За рамками Нюрнберга. Герои сопротивления в нацистских концлагерях — страница 48 из 72

Побег был назначен на Рождество. Планировалось перебить выпивших в честь праздника полицаев и пробираться в Ковельские леса, в группировку Ковпака, в составе которой были и еврейские отряды. Таков был план, но приказ о ликвидации трудового лагеря поступил раньше. Акция была назначена на 12 декабря. Об этом одному из узников рассказала накануне вечером украинская женщина, работавшая в комендатуре.

«…Всех охватило отчаяние, и тогда встал жестянщик Моше и своим хриплым голосом прокричал: “Тамут нафши им плиштим! (Фраза библейского Самсона: «Умру вместе с врагами!») Евреи, не пойдем, как овцы, на убой! Хватайте все, что попадется под руку, и погибнем с честью!”»

Все последовали за ним. Внутреннюю стену разрушили, соорудив из каменных блоков баррикаду. Каждый получил оружие: топор, молоток, нож или ножницы и бутылки с кислотой. Столы гимназии разобрали и, забив в ножки гвозди, сделали из них дубины. А потом достали все продукты, что хранили на черный день, и началась последняя трапеза. Бутылки с водкой передавались по кругу. Опьянение перед боем подавило страх, мужество, сокрытое в глубинах душ, рвалось наружу. Всех охватила радость обреченных – евреи, которые лишь час назад ходили со склоненными головами, стояли гордые и готовые к схватке. И только в углу старики сбились в кучку и читали молитву.

Рассвет предвещал начало страшного дня. Немецкие жандармы и рота украинских полицаев вошли в лагерь, чтобы провести очередную обыденную уже расправу над беспомощными жидами. У них и мысли не было, что им способны оказать какое-то сопротивление.

Строки данных =>
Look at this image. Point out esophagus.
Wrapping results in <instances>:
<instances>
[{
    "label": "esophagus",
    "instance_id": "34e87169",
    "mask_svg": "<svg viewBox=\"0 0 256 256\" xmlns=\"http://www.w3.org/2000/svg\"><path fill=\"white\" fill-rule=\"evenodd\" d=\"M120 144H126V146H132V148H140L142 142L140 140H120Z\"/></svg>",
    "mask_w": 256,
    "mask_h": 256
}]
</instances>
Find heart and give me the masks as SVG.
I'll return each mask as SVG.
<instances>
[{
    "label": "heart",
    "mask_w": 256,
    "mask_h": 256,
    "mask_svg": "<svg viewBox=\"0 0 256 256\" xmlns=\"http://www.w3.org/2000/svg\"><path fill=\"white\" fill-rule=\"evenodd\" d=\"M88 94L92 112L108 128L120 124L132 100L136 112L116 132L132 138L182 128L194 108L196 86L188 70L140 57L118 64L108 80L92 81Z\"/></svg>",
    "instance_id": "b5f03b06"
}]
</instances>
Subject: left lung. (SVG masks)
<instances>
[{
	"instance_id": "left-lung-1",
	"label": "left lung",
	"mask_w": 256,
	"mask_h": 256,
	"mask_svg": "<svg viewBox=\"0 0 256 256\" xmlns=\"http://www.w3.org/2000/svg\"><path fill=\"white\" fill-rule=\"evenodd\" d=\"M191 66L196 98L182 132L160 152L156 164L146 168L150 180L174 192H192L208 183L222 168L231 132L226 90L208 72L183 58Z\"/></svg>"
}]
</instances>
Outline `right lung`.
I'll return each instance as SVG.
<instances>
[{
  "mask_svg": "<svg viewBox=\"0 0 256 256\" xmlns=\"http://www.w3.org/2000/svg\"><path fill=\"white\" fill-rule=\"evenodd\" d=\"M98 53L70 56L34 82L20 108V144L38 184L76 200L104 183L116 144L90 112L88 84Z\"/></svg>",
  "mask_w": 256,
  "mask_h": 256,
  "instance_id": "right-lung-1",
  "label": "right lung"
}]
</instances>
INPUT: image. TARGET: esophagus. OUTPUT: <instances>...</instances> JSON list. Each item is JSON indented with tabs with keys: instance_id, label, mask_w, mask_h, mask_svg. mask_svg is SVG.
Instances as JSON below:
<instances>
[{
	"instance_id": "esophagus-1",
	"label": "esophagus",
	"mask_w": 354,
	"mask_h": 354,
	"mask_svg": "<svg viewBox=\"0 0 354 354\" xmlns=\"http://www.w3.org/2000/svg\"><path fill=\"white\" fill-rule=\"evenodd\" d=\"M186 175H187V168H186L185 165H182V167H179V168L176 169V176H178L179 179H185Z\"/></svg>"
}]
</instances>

Письменное задание 1 =>
По отрывку о сопротивлении узников трудового лагеря ответьте на вопросы, пометив ответы теми же буквами:
(а) На какой праздник изначально был назначен побег?
(б) Кто накануне вечером рассказал одному из узников о дате ликвидации лагеря?
(в) Из чего узники сделали дубины?
Письменное задание 2 =>
Напишите продолжение отрывка о сопротивлении узников трудового лагеря, начав сразу после его последнего предложения.

Ответ к упражнению 1 =>
(а) На Рождество.
(б) Украинская женщина, работавшая в комендатуре.
(в) Из разобранных столов гимназии, в ножки которых забили гвозди.

Ответ к упражнению 2 =>
По лестнице поднялся гестаповский офицер в сопровождении нескольких полицаев. «Юден, раус!» – приказал он. Внезапно, не дав ему договорить, один из парней поднялся и с криком: «Смерть немцам!» – метнул в голову гестаповцу банку с азотной кислотой. Немец не сразу понял, что произошло. Он попытался вытереть жидкость, но тут же с дикими воплями побежал вниз по лестнице, кислота выжгла ему глаза. «Кровь за кровь!» – закричали евреи по-русски, и тут же на головы удивленных полицаев обрушился град из кирпичей и деревянных брусьев с гвоздями. Полицаи в страхе бросились к выходу. Радость иллюзорной победы охватила повстанцев, и они ринулись в погоню. С огромным трудом Моше удалось вернуть их. Полицаи и жандармы тем временем окружили лагерь. Обожженный кислотой, ослепленный гестаповец орал, приказывая украинцам пойти и уничтожить жидов, но полицаи не решались атаковать. Только под угрозой расстрела они снова неуверенно вошли в здание, но тут же побежали назад, атакованные разъяренными евреями. Из окон на их головы полетели кирпичи и банки с кислотой. Кто-то из полицаев был убит, несколько ранены. Видя врагов, корчившихся в крови посреди заснеженного двора, евреи ликовали. Впервые за все время глаза у них горели, на губах сияли улыбки. Но Моше потребовал взять себя в руки и дождаться ночи, чтобы под покровом темноты прорвать оборону и уйти в лес.

Тут немцы пошли на очередную хитрость. Они привезли одного из руководителей Юденрата по имени Натан, который был на удивление до сих пор жив. Это был высокообразованный человек, знавший в совершенстве немецкий и помогавший гестапо в организации гетто. Он был связующим звеном между властями города и евреями.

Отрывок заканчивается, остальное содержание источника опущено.